■ Document segment ■
■ ■ ■

PALO ALTO, U.S. -- Advanced Micro Devices said Tuesday that it has agreed to acquire Xilinx in an all-stock deal valued at $35 billion, the latest big tie-up in the rapidly consolidating semiconductor industry.
The deal, expected to close by the end of next year, marks AMD's largest acquisition to date. It would create a combined company with 13,000 engineers and more than $2.7 billion in annual research and development spending, AMD said.
The combination of the two California-based companies is expected to intensify competition in the lucrative market for chips used in data centers, an area long dominated by Intel, the biggest U.S. semiconductor company by revenue.
The AMD-Xilinx tie-up comes after another American chip giant, NVIDIA, agreed to acquire ARM Holdings for $40 billion last month. Both acquisitions take place against the backdrop of growing demand for server chips used in data centers as the pandemic created a massive shift to remote work and at-home entertainment across the world.

■ ■ ■

■ Given information ■
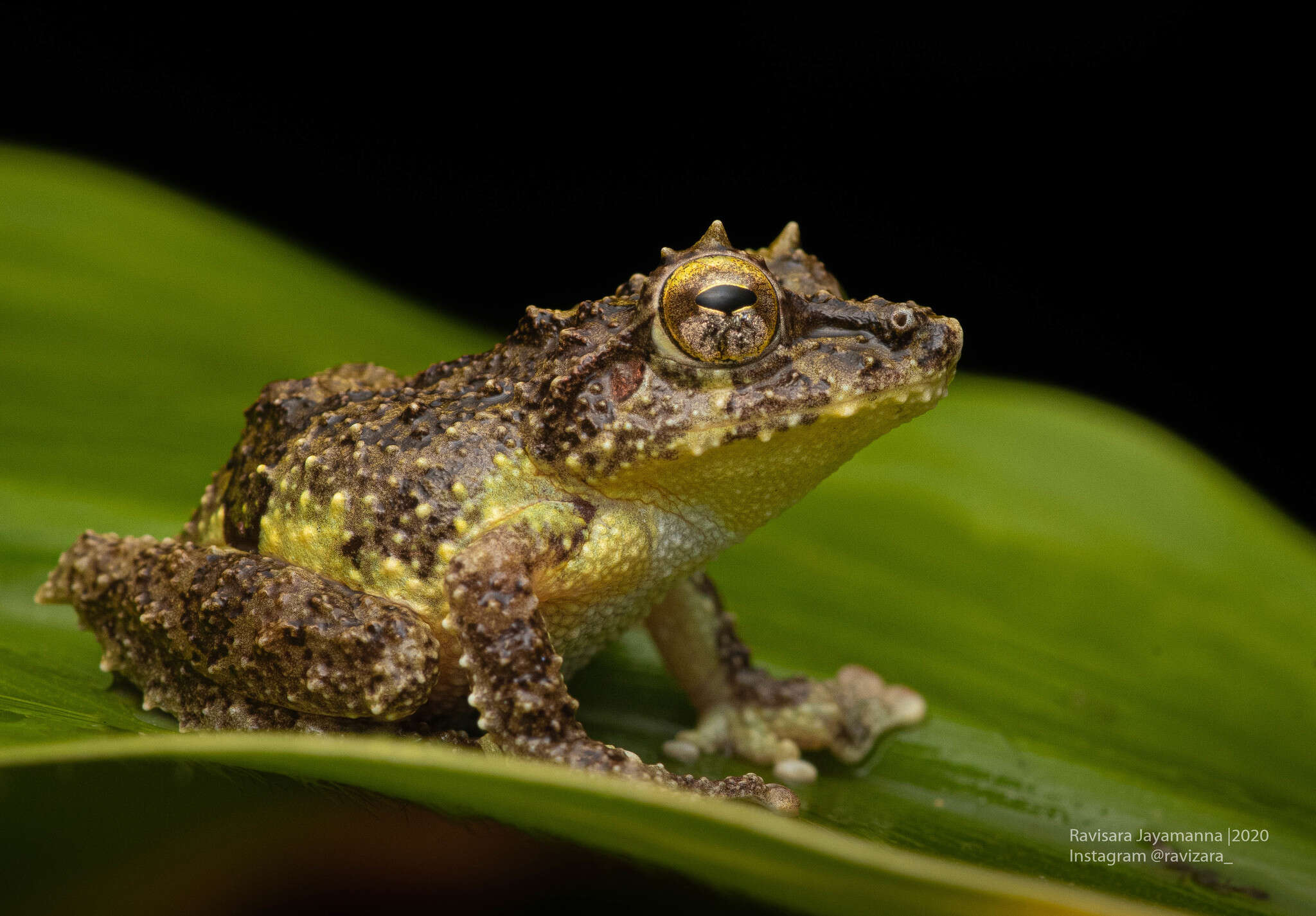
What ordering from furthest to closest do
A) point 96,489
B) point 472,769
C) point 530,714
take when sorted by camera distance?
point 96,489 < point 530,714 < point 472,769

■ ■ ■

■ Problem 1 ■
Check statements (a), (b) and (c) against the article on AMD's deal for Xilinx. For each one, answer yes or no and quote the words from the article that decide it.
(a) AMD agreed to buy Xilinx with cash.
(b) The combined company would have 13,000 engineers.
(c) The deal is expected to close before the end of this year.
■ Problem 2 ■
Resume the article on AMD's acquisition of Xilinx, picking up after its final sentence.

■ Your response 1 ■
(a) No: "in an all-stock deal valued at $35 billion"
(b) Yes: "a combined company with 13,000 engineers"
(c) No: "expected to close by the end of next year"

■ Your response 2 ■
AMD also released its third-quarter financial results Tuesday. The company reported a 56% jump in sales to $2.8 billion, despite the disruptions caused by the coronavirus and U.S.-China trade tensions.
Xilinx, meanwhile, has taken a hit from Washington's ban on Huawei as the Chinese tech giant had accounted for 6% to 8% of the company's total revenue. The company excluded Huawei from its earnings forecast since it was put on the trade blacklist in May 2019, and reported an 8% year-over-year quarterly revenue decline last week.
On Tuesday, AMD executives said they hoped to leverage Xilinx's industry network and expertise to further expand the combined company's data center business in more locations and sectors.
"Together, we will be a stronger strategic force powering the next-generation data center," said AMD CEO Lisa Su in an earnings call.
"In telecom, for instance, where Xilinx has solutions capabilities and relationships with industry leaders including Samsung and Ericsson, we will now have an accelerated path to market to better address the largely untapped $5 billion market opportunity for our EPYC processors," Su added.
Victor Peng, Xilinx president and CEO, said, "Joining together with AMD will help accelerate growth in our data center business and enable us to pursue a broader customer base across more markets."
AMD shares were down more than 4% on Tuesday, while Xilinx jumped more than 8%.